Hier findet Kore-eda Hirokazu (Shoplifters, Broker – Familie gesucht, Unsere kleine Schwester, Like Father – Like Son) zu filmerzählerischer Höchstform mit einem Triptichon, das ähnliche, gesellschaftlich-familiär-schulische Prozesse dreimal von verschiedenen Standpunkten aus erzählt.

Ausgangslage ist ein Hochhausbrand, der die Leute als Zuschauer zusammen- und zu Gedankenaustausch bringt. So auch die Witwe Saori (Sakura Ando), nach dem Tod ihres Mannes eine Helikopter-Mutter vom Halbwaisen Minato (Soya Kurokawa).

Dass Lehrer Hori (Eita Nagayama) Minato ein Monster mit Schweinehirn genannt und sogar tätlich angegangen habe, sorgt für nicht wenig Aufregung bei dessen Mutter, die der Schulleitung penetrant auf die Bude steigt, wobei die sprichwörtliche japanische Höflichkeit die Frechheit nicht leichter macht.

Allerdings ist Schulleiterin Fushimi (Yuko Tanaka) schlecht disponiert, weil eben ihr Enkel zu Tode gefahren worden ist, angeblich von ihrem Mann. Nebenbei kommt das Verhältnis zu Schulfreund Yori (Hinata Hiiragi) ins Spiel. Dieses wird erst im dritten Durchlauf der Geschichte stärker unter die Lupe genommen, samt dem gemeinsamen Lieblingsort.

Symbolstark spielt ein aufgelassener Eisenbahntunnel eine Rolle, der oft bei Regen, Wind, Sturm gezeigt wird, wohin sich Minato zurückzieht und schreit, er sei ein Monster. Mutter findet ihn dort.

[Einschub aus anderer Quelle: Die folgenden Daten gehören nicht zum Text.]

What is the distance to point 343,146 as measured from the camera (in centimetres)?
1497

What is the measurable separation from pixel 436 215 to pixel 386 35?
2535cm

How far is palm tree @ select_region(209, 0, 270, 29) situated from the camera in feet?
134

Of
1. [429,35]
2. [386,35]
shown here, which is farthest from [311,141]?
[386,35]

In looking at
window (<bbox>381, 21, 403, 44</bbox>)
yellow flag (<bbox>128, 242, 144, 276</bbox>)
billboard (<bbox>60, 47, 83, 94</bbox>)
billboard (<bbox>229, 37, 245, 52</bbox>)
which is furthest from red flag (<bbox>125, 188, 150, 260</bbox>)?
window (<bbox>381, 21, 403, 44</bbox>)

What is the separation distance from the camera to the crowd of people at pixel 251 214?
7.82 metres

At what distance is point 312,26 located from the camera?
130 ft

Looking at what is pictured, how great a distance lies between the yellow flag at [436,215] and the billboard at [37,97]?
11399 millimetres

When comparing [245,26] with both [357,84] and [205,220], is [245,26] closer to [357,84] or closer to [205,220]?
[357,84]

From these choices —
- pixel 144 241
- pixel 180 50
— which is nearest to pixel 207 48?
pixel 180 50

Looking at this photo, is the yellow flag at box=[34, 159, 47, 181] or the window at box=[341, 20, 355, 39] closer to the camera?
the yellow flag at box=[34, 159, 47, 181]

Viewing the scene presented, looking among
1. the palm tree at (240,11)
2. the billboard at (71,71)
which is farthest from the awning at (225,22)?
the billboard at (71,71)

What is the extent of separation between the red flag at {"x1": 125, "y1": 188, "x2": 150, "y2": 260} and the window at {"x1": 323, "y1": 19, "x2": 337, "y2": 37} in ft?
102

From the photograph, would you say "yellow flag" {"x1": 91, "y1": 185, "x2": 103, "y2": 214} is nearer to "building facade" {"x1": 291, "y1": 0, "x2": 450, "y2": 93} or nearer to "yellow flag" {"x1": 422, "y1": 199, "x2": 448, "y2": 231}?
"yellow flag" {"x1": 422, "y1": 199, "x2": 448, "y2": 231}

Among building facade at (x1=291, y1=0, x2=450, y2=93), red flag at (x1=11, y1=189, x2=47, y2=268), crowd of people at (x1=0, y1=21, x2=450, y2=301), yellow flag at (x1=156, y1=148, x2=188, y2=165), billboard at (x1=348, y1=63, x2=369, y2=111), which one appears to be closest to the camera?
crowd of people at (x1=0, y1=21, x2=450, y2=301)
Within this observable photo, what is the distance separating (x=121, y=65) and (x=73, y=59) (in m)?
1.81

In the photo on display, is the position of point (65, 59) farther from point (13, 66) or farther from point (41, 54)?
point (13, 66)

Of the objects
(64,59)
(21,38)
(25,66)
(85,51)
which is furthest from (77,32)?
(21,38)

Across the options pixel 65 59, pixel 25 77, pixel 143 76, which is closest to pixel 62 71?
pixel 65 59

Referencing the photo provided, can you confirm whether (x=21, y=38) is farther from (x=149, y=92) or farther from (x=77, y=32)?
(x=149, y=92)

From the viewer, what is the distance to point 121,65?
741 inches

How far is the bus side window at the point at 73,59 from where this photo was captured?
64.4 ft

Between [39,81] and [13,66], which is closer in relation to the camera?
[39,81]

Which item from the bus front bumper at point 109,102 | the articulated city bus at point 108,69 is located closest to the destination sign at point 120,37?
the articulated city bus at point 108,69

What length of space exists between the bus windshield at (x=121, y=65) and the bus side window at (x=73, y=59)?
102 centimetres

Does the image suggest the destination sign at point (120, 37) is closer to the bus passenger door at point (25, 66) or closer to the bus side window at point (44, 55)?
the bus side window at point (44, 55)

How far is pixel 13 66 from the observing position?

Durch die verschiedenen Erzählperspektiven erhält der Zuschauer jedesmal neuen Einsichten zum anfangs doch recht einseitig geschilderten Sachverhalt. Es werden die Schicksale von Hori und der Schulleiterin stärker beleuchtet und stellen sich so auch wieder anders dar.

Es wird Momente geben, die an den Film Das Lehrerzimmer erinnern, und später solche, die an Close denken lassen; auch der Titel des Theaterstückes „Krankheit der Jugend“ drängt sich momentweise in den Assoziationsbereich, obwohl es dort um eine ältere Jugend geht.

Beeindruckend sind die Wohnverhältnisse von Minato und seiner Mutter: eine enge, vollgestopfte Wohnung, wie manche Schulräume mit Unterrrichtsutensilien.

Wunderbar ist die Erzählweise von Kore-eda Hirokazu, er stellt die Szenen nie aus, er mischt sich fast wie mit geheimer Kamera mitten hinein, was sich für den Zuschauer soghaft auswirkt und ihm große Aufmerksamkeit, die sich lohnt, abfordert; ist aber auch nicht so direkt subjektiv wie die Dardenne-Brüder, nicht so offensichtlich auf dokumentarisch gemacht.